**Source passage**
----------

The future of sailing
Gordon Kay of Infiniti Yachts explains how delving into history can sometimes offer a glimpse into the future…
It is often said that the simplest ideas are often the best. As an industry, we tend to avoid simple in the quest for perceived technical innovation. The Infiniti Dynamic Stability Systems (DSS) technology is simple both in concept and execution for the owner, and this has been proven on the Baltic 142 Canova.
Interestingly, the decision to install the Infiniti DSS on this truly innovative yacht was met with widespread reservation, at best, and, at worst, derision across the industry. In the end, it is a numbers game, science rather than emotional response, and the DSS had produced a heeling reduction of 30 per cent when sailing upwind and pitching reduction of over 40 per cent on Canova. The foil delivers a performance boost to the numbers that no other technology in the superyacht sector can deliver.
We had complete confidence in the process having developed the Infiniti DSS over 15 years ago and installing it in a wide variety of racing dinghies and performance yachts. We have learned when to trust ‘the numbers’ and when to rely on experience. For example, no computer will tell you that the yacht will be faster upwind when using DSS, but we know from experience that as soon as the sea state increases the VMG increases and this is the same for a superyacht as it is a racing yacht.
As adoption of this technology increases, so does the understanding of it in a wider circle of naval architects and the widening of this circle can only be a good thing for the industry at large. However, it does remain a complicated process and there are several examples of yachts that have attempted to either emulate the DSS technology or try alternatives with less-than-stellar results.

----------

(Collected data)
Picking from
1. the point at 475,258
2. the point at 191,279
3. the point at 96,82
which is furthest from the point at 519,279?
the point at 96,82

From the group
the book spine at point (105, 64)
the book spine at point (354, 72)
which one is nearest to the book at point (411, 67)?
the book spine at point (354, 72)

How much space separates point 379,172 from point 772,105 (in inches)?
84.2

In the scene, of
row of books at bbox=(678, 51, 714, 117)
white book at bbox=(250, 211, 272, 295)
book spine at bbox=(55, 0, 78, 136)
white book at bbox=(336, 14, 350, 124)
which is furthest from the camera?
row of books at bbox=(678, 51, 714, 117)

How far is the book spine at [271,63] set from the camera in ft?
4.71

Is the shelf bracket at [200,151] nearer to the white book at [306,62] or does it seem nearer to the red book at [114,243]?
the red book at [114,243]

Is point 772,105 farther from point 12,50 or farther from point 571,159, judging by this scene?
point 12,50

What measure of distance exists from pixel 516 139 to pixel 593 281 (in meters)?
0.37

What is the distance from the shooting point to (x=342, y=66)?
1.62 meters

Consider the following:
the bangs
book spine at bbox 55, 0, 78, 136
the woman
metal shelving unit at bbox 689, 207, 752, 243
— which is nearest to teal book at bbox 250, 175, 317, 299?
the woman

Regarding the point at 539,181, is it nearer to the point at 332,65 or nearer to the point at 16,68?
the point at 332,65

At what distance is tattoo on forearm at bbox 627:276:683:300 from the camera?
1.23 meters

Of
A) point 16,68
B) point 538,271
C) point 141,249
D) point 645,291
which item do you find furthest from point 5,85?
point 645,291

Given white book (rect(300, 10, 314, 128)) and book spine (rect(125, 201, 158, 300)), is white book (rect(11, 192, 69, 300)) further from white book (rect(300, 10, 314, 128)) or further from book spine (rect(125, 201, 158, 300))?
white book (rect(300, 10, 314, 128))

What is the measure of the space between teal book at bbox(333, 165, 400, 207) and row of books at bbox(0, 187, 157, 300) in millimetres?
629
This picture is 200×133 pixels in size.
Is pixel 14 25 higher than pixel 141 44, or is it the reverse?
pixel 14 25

----------

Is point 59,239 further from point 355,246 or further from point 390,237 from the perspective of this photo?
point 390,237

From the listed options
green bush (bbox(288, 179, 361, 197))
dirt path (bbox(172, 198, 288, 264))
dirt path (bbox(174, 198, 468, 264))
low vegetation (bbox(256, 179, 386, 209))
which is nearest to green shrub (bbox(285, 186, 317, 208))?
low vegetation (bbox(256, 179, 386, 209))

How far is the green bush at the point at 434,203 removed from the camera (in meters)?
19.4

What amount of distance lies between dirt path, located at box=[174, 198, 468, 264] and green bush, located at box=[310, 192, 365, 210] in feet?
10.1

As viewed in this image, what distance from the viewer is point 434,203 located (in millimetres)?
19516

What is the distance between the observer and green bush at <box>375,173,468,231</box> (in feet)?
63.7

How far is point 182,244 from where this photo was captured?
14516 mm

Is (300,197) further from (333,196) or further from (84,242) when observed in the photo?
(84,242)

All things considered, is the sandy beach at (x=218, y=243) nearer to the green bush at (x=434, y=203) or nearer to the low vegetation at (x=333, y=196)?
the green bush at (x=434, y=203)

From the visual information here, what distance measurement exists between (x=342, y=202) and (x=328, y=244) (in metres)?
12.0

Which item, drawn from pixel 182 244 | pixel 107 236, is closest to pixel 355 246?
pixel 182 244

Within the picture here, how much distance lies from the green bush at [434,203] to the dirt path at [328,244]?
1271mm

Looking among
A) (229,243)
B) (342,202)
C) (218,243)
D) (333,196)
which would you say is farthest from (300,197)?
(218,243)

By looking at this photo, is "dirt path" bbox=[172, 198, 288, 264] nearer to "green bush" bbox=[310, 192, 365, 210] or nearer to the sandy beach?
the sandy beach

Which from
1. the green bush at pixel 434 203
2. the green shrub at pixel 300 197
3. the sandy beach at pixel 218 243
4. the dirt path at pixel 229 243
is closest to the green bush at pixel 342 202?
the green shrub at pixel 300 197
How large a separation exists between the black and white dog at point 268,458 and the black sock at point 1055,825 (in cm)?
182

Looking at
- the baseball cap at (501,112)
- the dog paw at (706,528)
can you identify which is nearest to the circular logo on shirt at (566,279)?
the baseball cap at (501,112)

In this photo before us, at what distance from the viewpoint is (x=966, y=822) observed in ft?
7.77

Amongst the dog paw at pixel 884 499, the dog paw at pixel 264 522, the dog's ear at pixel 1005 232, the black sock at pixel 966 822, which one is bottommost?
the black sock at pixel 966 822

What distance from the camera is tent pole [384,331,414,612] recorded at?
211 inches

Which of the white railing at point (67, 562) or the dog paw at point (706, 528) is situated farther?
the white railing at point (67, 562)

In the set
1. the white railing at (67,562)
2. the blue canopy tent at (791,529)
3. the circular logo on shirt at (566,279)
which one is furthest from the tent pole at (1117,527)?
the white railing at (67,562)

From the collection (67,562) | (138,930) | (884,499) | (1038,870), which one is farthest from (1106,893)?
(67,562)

----------

**Task details**
Please copy the sailing article word for word, from "We had complete" up to and including "a racing yacht.".

**Answer box**
We had complete confidence in the process having developed the Infiniti DSS over 15 years ago and installing it in a wide variety of racing dinghies and performance yachts. We have learned when to trust ‘the numbers’ and when to rely on experience. For example, no computer will tell you that the yacht will be faster upwind when using DSS, but we know from experience that as soon as the sea state increases the VMG increases and this is the same for a superyacht as it is a racing yacht.